— Begin Selection —

Child’s Motto: “I did my best and had the right intentions, I have no regrets.”
I suppose I should go about this the politically correct way and say, “No, there is no one right way to parent your kids.” … But that wouldn’t be very honest now would it?
Of the 4 parenting styles, authoritative parenting is the best and results in the most emotionally stable children. Children who have been raised with authoritative parents learn to think for themselves and how to make the best decisions based on morality and sound judgement.
What makes authoritative parents different from the others? They’ve found balance.
Authoritative parents have rules and regulations, and they expect their kids to follow them. BUT at the same time they also listen to their children. Authoritative parents are the ones who would say the punishment should fit the crime. If the kid was put in detention for laughing in class, for example, the parents would punish him way less than if he was put in detention for getting into a fight. Likewise, if the kid had an excuse for getting into a fight, like the other boy was threatening a friend, then the parents would listen to him, see his point of view, and lessen the punishment accordingly.
By listening to their children, authoritative parents end up teaching them judgement. Authoritative parents earn their children’s respect and teach them how to best deal with problems and handle different situations.
2. Authoritarian Parenting
Parent’s Motto: “Because I said so.”
Child’s Motto: “My goal in life is to be happy.”

— End Selection —

- _Written request a_
Please repeat the stretch of the parenting passage from "I suppose I" through "and sound judgement.", swapping "morality" for "ethics".

— Begin Available data —

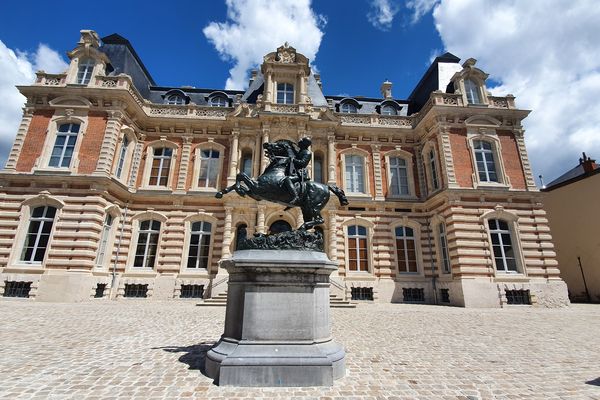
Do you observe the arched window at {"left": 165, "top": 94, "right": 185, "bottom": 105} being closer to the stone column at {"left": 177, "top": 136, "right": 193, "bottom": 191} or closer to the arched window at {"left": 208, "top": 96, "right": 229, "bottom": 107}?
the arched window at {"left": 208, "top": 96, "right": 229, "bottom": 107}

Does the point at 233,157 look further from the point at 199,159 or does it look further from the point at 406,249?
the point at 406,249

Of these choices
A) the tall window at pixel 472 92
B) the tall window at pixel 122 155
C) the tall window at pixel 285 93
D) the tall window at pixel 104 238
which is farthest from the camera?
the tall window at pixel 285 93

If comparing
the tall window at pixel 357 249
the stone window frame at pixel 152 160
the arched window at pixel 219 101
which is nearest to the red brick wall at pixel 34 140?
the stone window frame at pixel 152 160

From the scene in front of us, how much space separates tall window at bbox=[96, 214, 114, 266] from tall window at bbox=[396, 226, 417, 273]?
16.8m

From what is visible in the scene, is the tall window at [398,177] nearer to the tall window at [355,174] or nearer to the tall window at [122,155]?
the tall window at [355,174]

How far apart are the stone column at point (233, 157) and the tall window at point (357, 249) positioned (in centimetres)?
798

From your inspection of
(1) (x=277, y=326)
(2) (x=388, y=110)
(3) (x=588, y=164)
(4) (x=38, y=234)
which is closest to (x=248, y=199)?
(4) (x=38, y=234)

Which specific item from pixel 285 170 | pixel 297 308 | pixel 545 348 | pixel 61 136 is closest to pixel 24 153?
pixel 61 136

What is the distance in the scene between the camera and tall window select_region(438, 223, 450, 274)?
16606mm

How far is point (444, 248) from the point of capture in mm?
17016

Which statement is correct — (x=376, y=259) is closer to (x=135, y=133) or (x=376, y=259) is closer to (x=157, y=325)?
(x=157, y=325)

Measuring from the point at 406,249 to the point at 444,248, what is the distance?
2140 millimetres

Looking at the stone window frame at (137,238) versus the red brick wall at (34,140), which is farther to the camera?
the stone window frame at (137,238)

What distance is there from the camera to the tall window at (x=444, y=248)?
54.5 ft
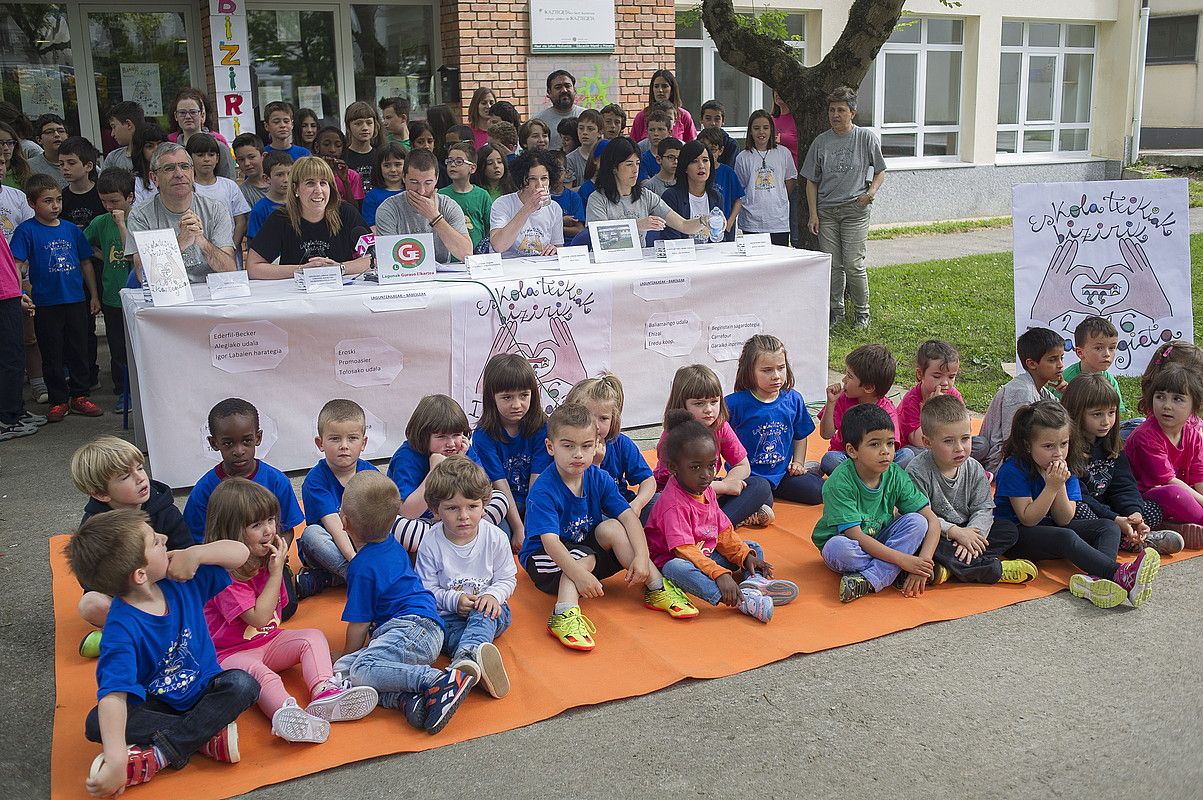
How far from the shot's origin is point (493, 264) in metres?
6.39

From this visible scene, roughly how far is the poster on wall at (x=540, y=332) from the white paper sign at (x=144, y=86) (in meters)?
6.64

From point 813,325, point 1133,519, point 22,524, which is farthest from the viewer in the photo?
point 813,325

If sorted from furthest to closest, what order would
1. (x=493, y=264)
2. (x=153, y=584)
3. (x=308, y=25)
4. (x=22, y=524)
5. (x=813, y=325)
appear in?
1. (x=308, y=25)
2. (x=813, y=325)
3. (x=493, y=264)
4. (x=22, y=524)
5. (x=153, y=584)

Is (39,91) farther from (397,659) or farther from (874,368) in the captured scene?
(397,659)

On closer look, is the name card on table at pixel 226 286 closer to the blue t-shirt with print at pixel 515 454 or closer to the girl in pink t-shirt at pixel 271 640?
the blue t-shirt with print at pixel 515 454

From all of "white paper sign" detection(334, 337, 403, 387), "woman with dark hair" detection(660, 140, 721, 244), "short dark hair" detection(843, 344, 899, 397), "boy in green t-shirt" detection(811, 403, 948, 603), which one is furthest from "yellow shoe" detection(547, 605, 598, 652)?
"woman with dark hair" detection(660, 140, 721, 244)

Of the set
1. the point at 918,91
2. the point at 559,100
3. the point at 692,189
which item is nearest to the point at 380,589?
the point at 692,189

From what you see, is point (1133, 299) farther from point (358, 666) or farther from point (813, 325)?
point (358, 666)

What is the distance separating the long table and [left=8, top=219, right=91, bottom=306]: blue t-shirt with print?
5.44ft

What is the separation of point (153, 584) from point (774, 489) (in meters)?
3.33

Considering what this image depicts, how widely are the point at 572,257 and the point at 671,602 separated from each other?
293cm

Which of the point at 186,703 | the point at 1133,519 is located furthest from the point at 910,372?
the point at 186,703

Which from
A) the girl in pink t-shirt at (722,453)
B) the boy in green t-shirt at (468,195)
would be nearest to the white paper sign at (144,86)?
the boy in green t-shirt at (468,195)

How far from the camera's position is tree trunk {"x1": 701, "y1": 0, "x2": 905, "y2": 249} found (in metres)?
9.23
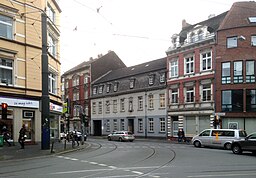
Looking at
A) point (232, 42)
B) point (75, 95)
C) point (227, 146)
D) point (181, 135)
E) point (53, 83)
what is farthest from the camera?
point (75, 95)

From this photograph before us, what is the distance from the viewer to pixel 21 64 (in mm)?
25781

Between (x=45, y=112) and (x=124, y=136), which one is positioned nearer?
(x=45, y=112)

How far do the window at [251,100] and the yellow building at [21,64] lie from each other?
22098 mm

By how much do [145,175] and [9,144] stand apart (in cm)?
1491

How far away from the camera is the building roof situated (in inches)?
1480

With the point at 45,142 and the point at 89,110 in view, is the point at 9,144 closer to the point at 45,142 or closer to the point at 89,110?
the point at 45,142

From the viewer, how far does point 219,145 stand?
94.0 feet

— End Available data —
— Begin Available data —

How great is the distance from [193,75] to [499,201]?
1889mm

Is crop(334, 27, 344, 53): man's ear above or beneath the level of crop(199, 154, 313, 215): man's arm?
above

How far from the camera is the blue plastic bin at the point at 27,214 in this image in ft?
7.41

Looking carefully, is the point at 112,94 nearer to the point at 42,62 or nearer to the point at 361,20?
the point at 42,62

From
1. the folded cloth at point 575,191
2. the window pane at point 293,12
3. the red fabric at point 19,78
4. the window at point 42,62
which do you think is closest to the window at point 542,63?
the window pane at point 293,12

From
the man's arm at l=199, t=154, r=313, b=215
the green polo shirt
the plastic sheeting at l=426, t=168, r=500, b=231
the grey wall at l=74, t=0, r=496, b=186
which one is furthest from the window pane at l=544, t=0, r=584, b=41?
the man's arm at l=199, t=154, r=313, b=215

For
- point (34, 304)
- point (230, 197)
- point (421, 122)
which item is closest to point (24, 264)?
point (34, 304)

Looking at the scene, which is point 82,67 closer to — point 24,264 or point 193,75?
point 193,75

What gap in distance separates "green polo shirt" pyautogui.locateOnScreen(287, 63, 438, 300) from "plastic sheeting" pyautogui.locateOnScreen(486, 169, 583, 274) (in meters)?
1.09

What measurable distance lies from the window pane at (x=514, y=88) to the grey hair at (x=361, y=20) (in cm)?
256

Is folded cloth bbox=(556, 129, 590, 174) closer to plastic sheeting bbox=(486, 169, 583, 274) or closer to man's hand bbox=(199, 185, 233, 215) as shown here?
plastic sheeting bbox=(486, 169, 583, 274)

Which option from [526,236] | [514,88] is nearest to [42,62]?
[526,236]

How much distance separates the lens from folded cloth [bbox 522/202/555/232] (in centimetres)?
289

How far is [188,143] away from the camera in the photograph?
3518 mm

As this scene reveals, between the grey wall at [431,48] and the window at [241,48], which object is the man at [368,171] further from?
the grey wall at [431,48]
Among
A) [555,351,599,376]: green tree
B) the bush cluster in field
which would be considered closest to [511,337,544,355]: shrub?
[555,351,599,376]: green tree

— End Available data —

- _Written request b_
Show each line of the rows that includes the word "stone", matching case.

- _Exercise response a_
I suppose I should go about this the politically correct way and say, “No, there is no one right way to parent your kids.” … But that wouldn’t be very honest now would it?
Of the 4 parenting styles, authoritative parenting is the best and results in the most emotionally stable children. Children who have been raised with authoritative parents learn to think for themselves and how to make the best decisions based on ethics and sound judgement.

- _Exercise response b_
Do you observe the arched window at {"left": 165, "top": 94, "right": 185, "bottom": 105} being closer to the stone column at {"left": 177, "top": 136, "right": 193, "bottom": 191} or closer to the arched window at {"left": 208, "top": 96, "right": 229, "bottom": 107}?
the stone window frame at pixel 152 160
the stone window frame at pixel 152 160
How far apart are the stone column at point (233, 157) and the tall window at point (357, 249) positioned (in centimetres)?
Looking at the stone window frame at (137,238) versus the red brick wall at (34,140), which is farther to the camera?
the stone window frame at (137,238)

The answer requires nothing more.